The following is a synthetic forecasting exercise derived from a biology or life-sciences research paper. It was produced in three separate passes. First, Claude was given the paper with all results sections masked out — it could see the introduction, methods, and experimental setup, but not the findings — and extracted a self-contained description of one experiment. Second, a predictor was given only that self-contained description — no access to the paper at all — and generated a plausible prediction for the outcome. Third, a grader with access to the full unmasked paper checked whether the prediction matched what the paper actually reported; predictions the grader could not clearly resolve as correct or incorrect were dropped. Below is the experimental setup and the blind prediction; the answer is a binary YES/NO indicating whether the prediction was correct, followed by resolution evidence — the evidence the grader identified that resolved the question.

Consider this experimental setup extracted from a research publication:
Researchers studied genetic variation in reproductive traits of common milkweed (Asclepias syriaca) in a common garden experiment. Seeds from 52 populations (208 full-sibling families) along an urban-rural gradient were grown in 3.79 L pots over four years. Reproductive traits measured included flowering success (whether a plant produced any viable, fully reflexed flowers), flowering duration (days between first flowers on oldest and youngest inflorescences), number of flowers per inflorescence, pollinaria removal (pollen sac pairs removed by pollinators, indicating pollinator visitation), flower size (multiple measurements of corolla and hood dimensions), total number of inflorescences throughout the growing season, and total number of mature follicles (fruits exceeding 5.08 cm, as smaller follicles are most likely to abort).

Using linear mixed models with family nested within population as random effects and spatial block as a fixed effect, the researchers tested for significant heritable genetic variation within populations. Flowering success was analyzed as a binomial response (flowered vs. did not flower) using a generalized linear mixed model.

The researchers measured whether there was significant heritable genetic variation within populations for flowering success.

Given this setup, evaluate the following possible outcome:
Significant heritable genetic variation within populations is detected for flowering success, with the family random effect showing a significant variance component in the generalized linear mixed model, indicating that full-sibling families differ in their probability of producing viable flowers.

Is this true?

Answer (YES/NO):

☆ ☆ ☆ ☆ ☆

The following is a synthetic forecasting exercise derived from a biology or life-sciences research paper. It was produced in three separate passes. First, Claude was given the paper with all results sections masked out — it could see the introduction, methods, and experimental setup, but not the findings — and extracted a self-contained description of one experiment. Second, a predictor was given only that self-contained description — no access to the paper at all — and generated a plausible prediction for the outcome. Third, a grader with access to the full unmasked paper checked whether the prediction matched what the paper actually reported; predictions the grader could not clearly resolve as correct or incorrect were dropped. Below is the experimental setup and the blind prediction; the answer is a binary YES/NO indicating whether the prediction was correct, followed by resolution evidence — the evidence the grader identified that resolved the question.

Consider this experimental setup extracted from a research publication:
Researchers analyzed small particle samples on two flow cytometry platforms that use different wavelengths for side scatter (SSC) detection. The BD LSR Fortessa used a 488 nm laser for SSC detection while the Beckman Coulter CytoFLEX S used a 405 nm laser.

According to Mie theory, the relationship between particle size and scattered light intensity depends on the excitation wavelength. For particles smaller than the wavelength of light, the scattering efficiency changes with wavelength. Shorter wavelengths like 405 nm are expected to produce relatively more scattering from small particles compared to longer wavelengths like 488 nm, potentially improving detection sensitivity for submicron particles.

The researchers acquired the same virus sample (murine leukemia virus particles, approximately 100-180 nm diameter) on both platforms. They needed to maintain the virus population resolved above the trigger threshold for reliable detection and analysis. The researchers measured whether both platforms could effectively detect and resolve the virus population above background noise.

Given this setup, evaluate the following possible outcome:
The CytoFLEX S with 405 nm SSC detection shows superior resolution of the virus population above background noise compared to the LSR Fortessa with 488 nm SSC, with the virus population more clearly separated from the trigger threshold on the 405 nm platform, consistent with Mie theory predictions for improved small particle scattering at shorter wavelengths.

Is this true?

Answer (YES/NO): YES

☆ ☆ ☆ ☆ ☆

### TASK DESCRIPTION
Check every line of the records above for the string "trigger". Copy those that hold it.

### SOLUTION
The researchers acquired the same virus sample (murine leukemia virus particles, approximately 100-180 nm diameter) on both platforms. They needed to maintain the virus population resolved above the trigger threshold for reliable detection and analysis. The researchers measured whether both platforms could effectively detect and resolve the virus population above background noise.
The CytoFLEX S with 405 nm SSC detection shows superior resolution of the virus population above background noise compared to the LSR Fortessa with 488 nm SSC, with the virus population more clearly separated from the trigger threshold on the 405 nm platform, consistent with Mie theory predictions for improved small particle scattering at shorter wavelengths.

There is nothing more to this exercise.